Franklin's own age knew him as philosopher and sage, statesman and wit, and while delighting in his charm and grace thought of him as always a figure of weight and dignity. It remained for another century to take affectionate familiarities with him, and call him Ben Franklin—which only his immediate family ever did—as the century called other heroes Andy Jackson and Abe Lincoln. The homely anecdotes of Franklin's Autobiography gave him a homespun reputation which does him less than justice. There was little that was shirt-sleeved in his science or politics or diplomacy. His manners, as I have written elsewhere, "were as urbane and expert as his prose." His economical maxims give a wrong impression of his character, which was generous and at times lavish. "Avarice and happiness never saw each other," he wrote as Poor Richard. "How then should they become acquainted?" So far from making a great virtue of the cunning which has been often ascribed to him, Franklin as Poor Richard said that "Cunning proceeds from want of capacity"—meaning that truth was better. "Dr.
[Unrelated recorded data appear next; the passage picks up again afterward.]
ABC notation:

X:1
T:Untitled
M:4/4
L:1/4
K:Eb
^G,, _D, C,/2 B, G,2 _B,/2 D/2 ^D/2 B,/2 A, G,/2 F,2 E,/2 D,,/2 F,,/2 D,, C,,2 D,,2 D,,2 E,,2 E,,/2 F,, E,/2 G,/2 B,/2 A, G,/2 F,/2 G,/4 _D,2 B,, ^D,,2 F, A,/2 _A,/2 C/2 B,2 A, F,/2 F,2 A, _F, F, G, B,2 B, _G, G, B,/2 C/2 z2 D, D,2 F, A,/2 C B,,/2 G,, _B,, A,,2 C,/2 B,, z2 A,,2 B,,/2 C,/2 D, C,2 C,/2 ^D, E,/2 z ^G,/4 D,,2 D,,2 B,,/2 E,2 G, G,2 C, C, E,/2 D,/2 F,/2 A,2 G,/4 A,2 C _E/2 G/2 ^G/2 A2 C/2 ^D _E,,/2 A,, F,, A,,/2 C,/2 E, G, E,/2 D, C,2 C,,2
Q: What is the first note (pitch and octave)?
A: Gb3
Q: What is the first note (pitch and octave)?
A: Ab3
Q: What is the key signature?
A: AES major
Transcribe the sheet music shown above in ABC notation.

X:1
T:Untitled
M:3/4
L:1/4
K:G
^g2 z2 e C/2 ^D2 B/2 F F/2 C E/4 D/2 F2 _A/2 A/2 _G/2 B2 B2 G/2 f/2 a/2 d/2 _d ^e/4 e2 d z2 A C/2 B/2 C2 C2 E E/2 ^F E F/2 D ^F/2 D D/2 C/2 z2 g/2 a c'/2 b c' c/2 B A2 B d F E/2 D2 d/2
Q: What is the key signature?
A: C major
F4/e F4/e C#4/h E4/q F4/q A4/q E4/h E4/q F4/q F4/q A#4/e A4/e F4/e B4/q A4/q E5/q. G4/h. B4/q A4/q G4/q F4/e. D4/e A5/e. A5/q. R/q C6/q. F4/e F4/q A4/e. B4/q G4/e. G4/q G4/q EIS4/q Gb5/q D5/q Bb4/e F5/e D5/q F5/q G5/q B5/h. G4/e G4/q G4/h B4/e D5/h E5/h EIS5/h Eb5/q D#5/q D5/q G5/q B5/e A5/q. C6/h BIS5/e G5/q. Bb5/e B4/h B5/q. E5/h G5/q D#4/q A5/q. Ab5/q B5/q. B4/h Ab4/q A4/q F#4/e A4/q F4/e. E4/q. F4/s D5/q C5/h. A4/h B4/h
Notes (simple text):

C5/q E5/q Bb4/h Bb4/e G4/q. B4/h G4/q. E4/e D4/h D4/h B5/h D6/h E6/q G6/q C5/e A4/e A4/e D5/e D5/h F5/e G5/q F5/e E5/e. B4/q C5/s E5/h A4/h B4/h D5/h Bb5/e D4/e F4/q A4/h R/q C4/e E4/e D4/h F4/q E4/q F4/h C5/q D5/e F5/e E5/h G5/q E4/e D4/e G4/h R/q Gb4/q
Franklin," Henry Laurens wrote when the British ministers were warily looking for someone to treat with Franklin for peace in 1782, "knows very well how to manage a cunning man; but when the Doctor converses or treats with a man of candor there is no man more candid than himself."

 

Though Franklin was an excellent and successful business man, he retired from active business at forty-two and spent forty-two years more in the service of the public. He might have made a fortune if he had patented his stove or his lightning rod. He refused to patent anything which he thought might be of benefit to mankind. As he did not hungrily gather wealth, so he did not cautiously guard his comfort or safety. It must never be forgotten that in his seventieth year Franklin might with decency have done what his more conservative son advised him to do; that is, retire from active affairs and let younger men settle the conflict between England and America. Instead Franklin, at the risk of peace and even of his neck, took his stand with the revolutionaries. Life with him began all over again at seventy. The older the bolder.

 

I shall take the liberty of quoting the final words of my Benjamin Franklin, in which I have done my best to reduce his qualities to their essence. "Franklin was not one of those men who owe their greatness merely to the opportunities of their times. In any age, in any place, Franklin would have been great. Mind and will, talent and art, strength and ease, wit and grace met in him as if nature had been lavish and happy when he was shaped. Nothing seems to have been left out except a passionate desire, as in most men of genius, to be all ruler, all soldier, all saint, all poet, all scholar, all someone gift or merit or success. Franklin's powers were from first to last in a flexible equilibrium. Even his genius could not specialize him. He moved through his world in a humorous mastery of it. Kind as he was, there was perhaps a little contempt in his lack of exigency. He could not put so high a value as some men put on the things they give their lives for. Possessions were not worth that much, nor achievements. Comfortable as Franklin's possessions and numerous as his achievements were, they were less than he was. Whoever learns about his deeds remembers longest the man who did them. And sometimes, with his marvelous range, in spite of his personal tang, he seems to have been more than any single man: a harmonious human multitude."